Short exercise a
According to the excerpt on unconditional convergence, which norm controls the L²(U, V) norm because dμ is a probability measure?

Text extract
== == ==

The series (13) is said to converge unconditionally towards u in the same norm, if and only if (15) holds for every exhaustion (Λ_n)_n≥1 of $\mathcal {F}$.

As already mentioned in the introduction, we confine our attention to the error norms L^∞(U, V ) or L²(U, V ) with respect to the uniform probability measure dμ. We are interested in establishing unconditional convergence, as well as estimates of the error between u and its truncated expansion, for both norms.

In the case of the L² norm, unconditional convergence can be established when $(\phi _\nu )_{\nu \in \mathcal {F}}$ is an orthonormal basis of L²(U). In this case we know from standard Hilbert space theory that if (2) belongs to L²(U, V ) then the inner products

$$\displaystyle \begin{aligned} u_\nu:=\int_{U} u(y)\phi_\nu(y) \, d\mu,\quad \nu\in\mathcal{F}, \end{aligned}$$

are elements of V , and the series (13) converges unconditionally towards u in L²(U, V ). In addition, the error is given by

$$\displaystyle \begin{aligned} \left\|u-u_{\varLambda_n}\right\|{}_{L^2(U,V)}= \left( \sum_{\nu\notin\varLambda_n} \|u_\nu\|{}_V^2\right)^{1/2}, {} \end{aligned} $$

(16)

for any exhaustion (Λ_n)_n≥1. Let us observe that, since dμ is a probability measure, the L^∞(U, V ) norm controls the L²(U, V ) norm, and thus the above holds whenever the map u is uniformly bounded over U.

== == ==

Given records
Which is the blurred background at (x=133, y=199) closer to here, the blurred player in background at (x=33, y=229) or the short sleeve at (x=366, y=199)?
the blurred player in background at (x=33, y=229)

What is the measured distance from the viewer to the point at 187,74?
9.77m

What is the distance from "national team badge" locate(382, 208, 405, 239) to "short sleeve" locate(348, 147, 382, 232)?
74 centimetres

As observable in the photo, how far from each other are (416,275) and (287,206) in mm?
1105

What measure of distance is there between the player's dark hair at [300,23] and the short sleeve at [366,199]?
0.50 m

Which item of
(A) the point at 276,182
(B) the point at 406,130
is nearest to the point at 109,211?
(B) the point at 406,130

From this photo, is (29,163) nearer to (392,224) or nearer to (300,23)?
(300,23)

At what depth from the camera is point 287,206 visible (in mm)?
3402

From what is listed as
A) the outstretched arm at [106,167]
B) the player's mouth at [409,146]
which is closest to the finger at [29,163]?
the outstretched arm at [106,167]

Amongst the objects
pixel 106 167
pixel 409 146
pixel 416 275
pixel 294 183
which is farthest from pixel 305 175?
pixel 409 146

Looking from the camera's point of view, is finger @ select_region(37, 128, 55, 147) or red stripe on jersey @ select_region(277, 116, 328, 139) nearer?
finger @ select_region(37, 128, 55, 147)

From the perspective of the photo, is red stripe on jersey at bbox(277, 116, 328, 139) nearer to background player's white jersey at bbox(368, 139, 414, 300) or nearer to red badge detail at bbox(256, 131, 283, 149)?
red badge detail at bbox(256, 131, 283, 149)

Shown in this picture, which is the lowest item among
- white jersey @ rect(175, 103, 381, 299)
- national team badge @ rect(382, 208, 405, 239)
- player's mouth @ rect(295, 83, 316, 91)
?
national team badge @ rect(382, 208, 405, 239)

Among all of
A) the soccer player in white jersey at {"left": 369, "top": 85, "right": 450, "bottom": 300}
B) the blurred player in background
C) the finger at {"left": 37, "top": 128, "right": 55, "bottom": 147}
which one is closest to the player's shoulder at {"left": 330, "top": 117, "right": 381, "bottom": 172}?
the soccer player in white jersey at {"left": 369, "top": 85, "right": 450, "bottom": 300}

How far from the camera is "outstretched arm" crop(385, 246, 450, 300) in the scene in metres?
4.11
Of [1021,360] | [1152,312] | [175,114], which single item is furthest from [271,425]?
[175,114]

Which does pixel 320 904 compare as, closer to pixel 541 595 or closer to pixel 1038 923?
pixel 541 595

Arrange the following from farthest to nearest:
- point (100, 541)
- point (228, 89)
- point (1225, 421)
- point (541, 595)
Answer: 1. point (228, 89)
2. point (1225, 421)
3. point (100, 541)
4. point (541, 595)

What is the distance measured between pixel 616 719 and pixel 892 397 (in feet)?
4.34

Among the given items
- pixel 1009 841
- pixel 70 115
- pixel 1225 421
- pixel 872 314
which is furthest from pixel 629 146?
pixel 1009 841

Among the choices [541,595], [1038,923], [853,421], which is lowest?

== == ==

Short exercise b
Replace each "Among" with "Out of" in the records, from the line containing "Which does pixel" through the end of the records, inclusive. Give back only those lines, with everything else unchanged.

Full solution a
The L^∞(U, V) norm.

Full solution b
Which does pixel 320 904 compare as, closer to pixel 541 595 or closer to pixel 1038 923?
pixel 541 595

Arrange the following from farthest to nearest:
- point (100, 541)
- point (228, 89)
- point (1225, 421)
- point (541, 595)
Answer: 1. point (228, 89)
2. point (1225, 421)
3. point (100, 541)
4. point (541, 595)

What is the distance measured between pixel 616 719 and pixel 892 397 (in feet)?
4.34

Out of the given items
- pixel 1009 841
- pixel 70 115
- pixel 1225 421
- pixel 872 314
which is furthest from pixel 629 146?
pixel 1009 841

Out of the choices [541,595], [1038,923], [853,421], which is lowest?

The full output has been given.